My Lords, I support the Bill. If fully enacted, this legislation has the potential to provide tangible solutions that will free Northern Ireland from the grip of the crippling protocol arrangements and restore our rights as British citizens to trade freely with the rest of our nation under Article 6 of the Acts of Union.
Nobody who values the union supports barriers remaining in place between Northern Ireland and the rest of this nation. Equally, nobody who values devolved governance in Northern Ireland should countenance the protocol, as it has undermined the principle of consent and dealt a blow to consensus-building politics. If we do not act now, we will reach a critical point where, after the full implementation of the protocol,
Northern Ireland will be subject to an ever-expanding series of laws imposed by a foreign entity without any say or vote by its elected representatives.
While the rest of the United Kingdom has secured its freedom to deregulate or go in a different direction on aid or taxation, Northern Ireland will be left behind and face fresh restrictions and challenges simply because it is tied to the protocol. The trade friction between Northern Ireland and Great Britain is fuelling the cost of living crisis in Northern Ireland and restricting consumer choice. The Northern Ireland protocol is not only unsustainable in its form but incompatible with the Acts of Union. It threatens the sovereignty of this nation and undermines devolved governance, which requires cross-community buy-in and support if it is to function fully.
As it stands, the Bill provides a clear framework to address many of the issues outlined today. It provides a framework to remove the European Court of Justice as the ultimate arbiter of the protocol, smoothing the passage of goods from Great Britain to Northern Ireland and bringing Northern Ireland fully back into the UK’s VAT and excise duty regime.
The Bill must pass and its regulation-making powers be fully deployed as quickly as possible to avert impending political crisis in Northern Ireland. We must not waste any more time talking about checks. The economic problem is not the checks but the paralysing cost implications of applying third-country certification burdens on the qualitatively very different consignments of goods that flow within economies—as with Great Britain-Northern Ireland trade—rather than between them, which make trading uneconomic.
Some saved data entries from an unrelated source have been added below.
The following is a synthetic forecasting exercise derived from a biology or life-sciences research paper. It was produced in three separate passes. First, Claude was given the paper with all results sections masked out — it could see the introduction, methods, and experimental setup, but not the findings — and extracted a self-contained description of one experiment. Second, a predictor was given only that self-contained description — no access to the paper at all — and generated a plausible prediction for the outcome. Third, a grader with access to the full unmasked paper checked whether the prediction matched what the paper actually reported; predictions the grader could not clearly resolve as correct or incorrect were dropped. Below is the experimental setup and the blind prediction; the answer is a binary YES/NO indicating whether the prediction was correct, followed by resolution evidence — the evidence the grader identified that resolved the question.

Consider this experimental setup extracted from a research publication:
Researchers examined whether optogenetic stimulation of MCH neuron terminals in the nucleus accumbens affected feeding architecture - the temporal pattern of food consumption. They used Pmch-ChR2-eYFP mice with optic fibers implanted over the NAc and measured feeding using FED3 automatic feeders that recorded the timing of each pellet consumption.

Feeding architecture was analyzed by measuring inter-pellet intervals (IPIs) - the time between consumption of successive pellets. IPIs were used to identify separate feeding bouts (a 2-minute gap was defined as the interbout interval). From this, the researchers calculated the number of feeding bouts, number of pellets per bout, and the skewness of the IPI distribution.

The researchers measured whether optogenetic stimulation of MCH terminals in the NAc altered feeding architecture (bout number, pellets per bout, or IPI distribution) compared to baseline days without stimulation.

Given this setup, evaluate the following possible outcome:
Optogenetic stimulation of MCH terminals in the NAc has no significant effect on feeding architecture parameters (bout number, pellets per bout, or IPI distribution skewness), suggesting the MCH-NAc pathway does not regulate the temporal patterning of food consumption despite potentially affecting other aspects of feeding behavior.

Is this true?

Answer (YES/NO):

If the protocol were ever implemented economically—let us not forget that, thankfully, it never has been because of the grace periods—hauliers have made it absolutely clear that the certification costs associated with taking goods from Great Britain to Northern Ireland would make that undertaking uneconomic and Northern Ireland's supply chains would break down within 24 hours, creating an existential economic crisis for part of our United Kingdom.
Similarly, the political problem is not at root the checks, but the fact that the people of Northern Ireland have been degraded as a result of their right to make laws in some 300 areas being taken from them. The value of their vote has been diminished. Every time a new law is opposed on Northern Ireland by the EU, the human rights provisions in the Belfast agreement with respect to political engagement are violated. That violation cuts to the quick—the knowledge that, while the people of England, Wales, Scotland and the Republic of Ireland must have the right to stand for election or vote to elect people to make all the laws to which they are subject, the people of Northern Ireland must be subject to the unique and deeply distressing indignity of being told that they do not always deserve to be afforded the same level of respect.
The Bill may be needed—and needed urgently—and I strongly urge all noble Lords to pass it today, and certainly without any six-month delay. Quite apart from anything else, this will strengthen the Government’s negotiating hand, while a six-month delay would simply weaken it. I support the Bill.